Please I know the least squares solution for $\hat\beta = (X^TX)^{-1}X^Ty$ but I don't know how they were able to get
$X\hat\beta= X(X^TX)^{-1}X^Ty = UU^Ty$
These are the steps I followed :
$X\hat\beta = U\sum V^T(V\sum^T U^TU\sum V^T)^{-1}V\sum^T U^Ty \quad (1)$
$X\hat\beta = U\sum V^TV\sum^T U^Ty \quad(2)$
$X\hat\beta = UU^Ty \quad(3)$
Please from $(1)$ , why is $U^TU = I$ and $UU^Ty \neq I$?

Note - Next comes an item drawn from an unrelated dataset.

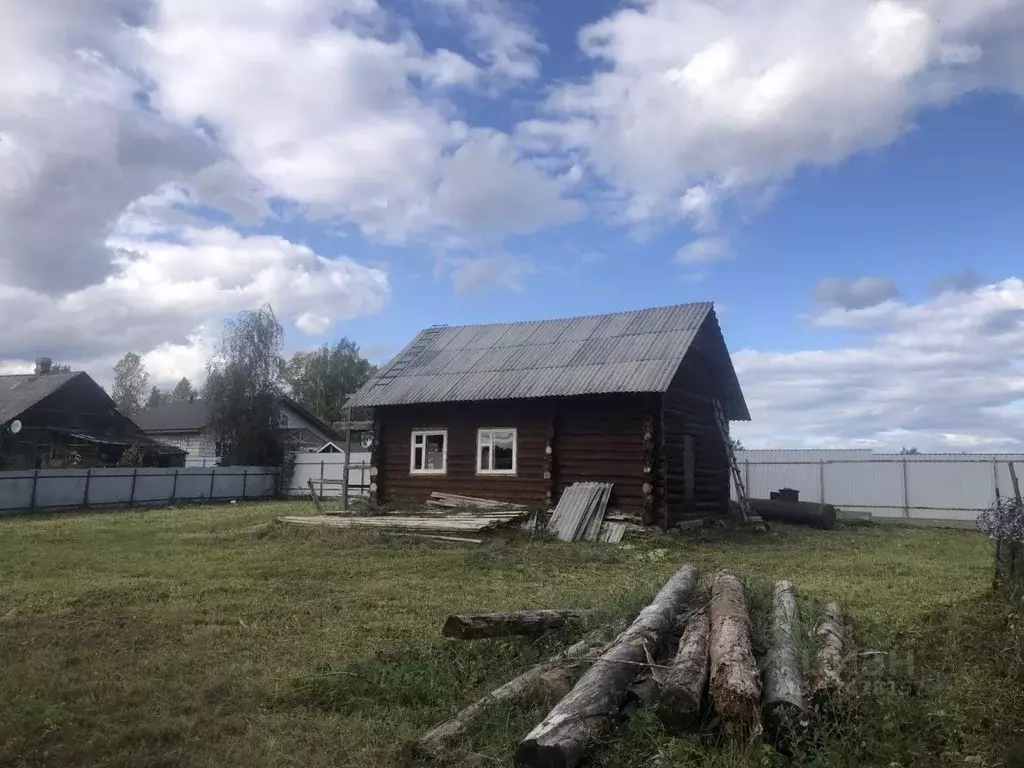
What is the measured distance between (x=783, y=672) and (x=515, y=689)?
1932 millimetres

From the the definition of SVD, $U$ and $V$ are orthogonal matrices. So the products $U^TU$, $V^TV$ are identity matrices.

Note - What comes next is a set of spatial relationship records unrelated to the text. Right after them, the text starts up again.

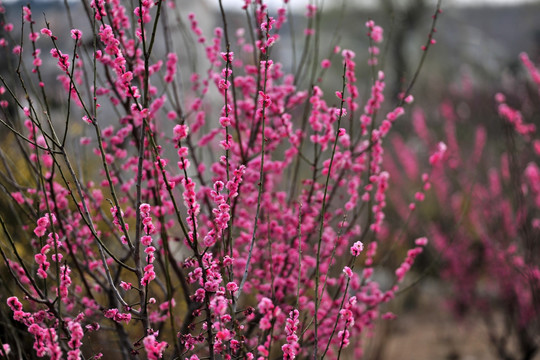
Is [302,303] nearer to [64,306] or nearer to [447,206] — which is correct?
[64,306]

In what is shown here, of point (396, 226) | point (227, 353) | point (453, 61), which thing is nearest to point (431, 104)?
point (453, 61)

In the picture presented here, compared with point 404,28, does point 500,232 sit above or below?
below

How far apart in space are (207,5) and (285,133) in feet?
35.9

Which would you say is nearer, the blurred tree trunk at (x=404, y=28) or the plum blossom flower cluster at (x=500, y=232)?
the plum blossom flower cluster at (x=500, y=232)

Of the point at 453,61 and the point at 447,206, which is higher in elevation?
the point at 453,61

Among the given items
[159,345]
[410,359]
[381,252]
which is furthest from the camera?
[381,252]

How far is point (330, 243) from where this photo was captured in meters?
2.66

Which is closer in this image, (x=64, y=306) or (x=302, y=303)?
(x=64, y=306)

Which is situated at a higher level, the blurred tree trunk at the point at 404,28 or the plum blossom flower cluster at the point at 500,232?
the blurred tree trunk at the point at 404,28

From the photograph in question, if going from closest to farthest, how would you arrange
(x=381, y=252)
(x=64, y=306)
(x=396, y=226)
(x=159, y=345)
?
1. (x=159, y=345)
2. (x=64, y=306)
3. (x=381, y=252)
4. (x=396, y=226)

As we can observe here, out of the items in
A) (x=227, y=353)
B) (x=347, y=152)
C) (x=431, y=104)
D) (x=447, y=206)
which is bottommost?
(x=227, y=353)

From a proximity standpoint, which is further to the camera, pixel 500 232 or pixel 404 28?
pixel 404 28

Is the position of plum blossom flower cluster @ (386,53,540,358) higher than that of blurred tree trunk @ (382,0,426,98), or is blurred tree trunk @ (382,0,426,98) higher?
blurred tree trunk @ (382,0,426,98)

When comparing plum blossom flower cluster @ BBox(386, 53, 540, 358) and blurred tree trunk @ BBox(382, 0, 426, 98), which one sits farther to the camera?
blurred tree trunk @ BBox(382, 0, 426, 98)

\begin{cases} X = USV^T\\ X\hat\beta = X(X^TX)^{-1}X^Ty \end{cases}
So
$$X\hat\beta = (USV^T)((USV^T)^T(USV^T))^{-1}(USV^T)^Ty\\ =USV^T(VS\color{red}{U^TU}SV^T)^{-1}VSU^Ty\\ =USV^T(VS^2V^T)^{-1}VSU^Ty\\ =US\color{red}{V^TV}S^{-2}\color{red}{V^TV}SU^Ty\\ =U\color{red}{SS^{-2}S}U^Ty\\ =UU^Ty\\$$
On why $UU^T$ is not necessarily $\mathbb I$, this stems from the definition of the SVD. A compelling argument can be given by the last line of our derivation, though: $X\hat\beta$ is not necessarily equal to $y$, thus $UU^T$ is not necessarily the identity matrix.